*** Document excerpt ***

Re: [PATCH] mm: save current->journal_info before calling fault/page_mkwrite

From: Andrew Morton
Date: Wed Dec 13 2017 - 21:30:41 EST


On Thu, 14 Dec 2017 10:20:18 +0800 "Yan, Zheng" <zyan@xxxxxxxxxx> wrote:

> >> + /*
> >> + * If the fault happens during write_iter() copies data from
> >> + * userspace, filesystem may have set current->journal_info.
> >> + * If the userspace memory is mapped to a file on another
> >> + * filesystem, fault handler of the later filesystem may want
> >> + * to access/modify current->journal_info.
> >> + */
> >> + current->journal_info = NULL;
> >> ret = vma->vm_ops->fault(vmf);
> >> + /* Restore original journal_info */
> >> + current->journal_info = old_journal_info;
> >> if (unlikely(ret & (VM_FAULT_ERROR | VM_FAULT_NOPAGE | VM_FAULT_RETRY |
> >> VM_FAULT_DONE_COW)))
> >> return ret;
> >
> > Can you explain why you chose these two sites? Rather than, for
> > example, way up in handle_mm_fault()?
>
> I think they are the only two places that code can enter another filesystem

hm. Maybe. At this point in time. I'm feeling that doing the
save/restore at the highest level is better. It's cheap.

*** End of Document excerpt ***
*** Data to examine ***

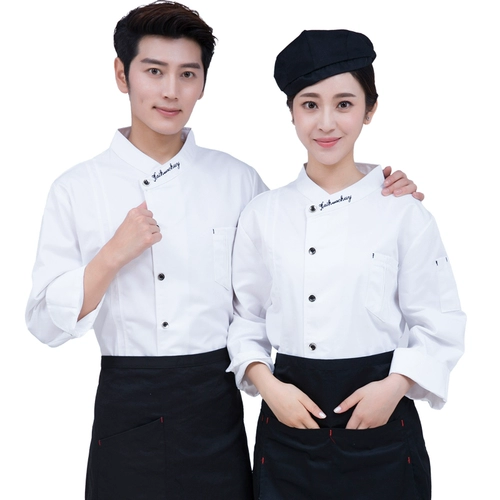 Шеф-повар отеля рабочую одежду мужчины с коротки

*** End of Data to examine ***
*** Data to examine ***

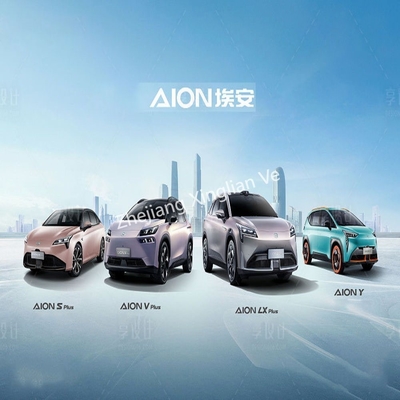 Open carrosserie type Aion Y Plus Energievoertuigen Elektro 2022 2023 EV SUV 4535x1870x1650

*** End of Data to examine ***

● Activity
In the patch discussion, why does the patch set current->journal_info to NULL before calling the fault handler?

● Solution to this exercise
A fault can happen while write_iter() is copying data from userspace, and the filesystem may already have set current->journal_info at that point. If that userspace memory is mapped to a file on another filesystem, that filesystem's fault handler may try to access or modify current->journal_info. The original value is restored after the handler returns.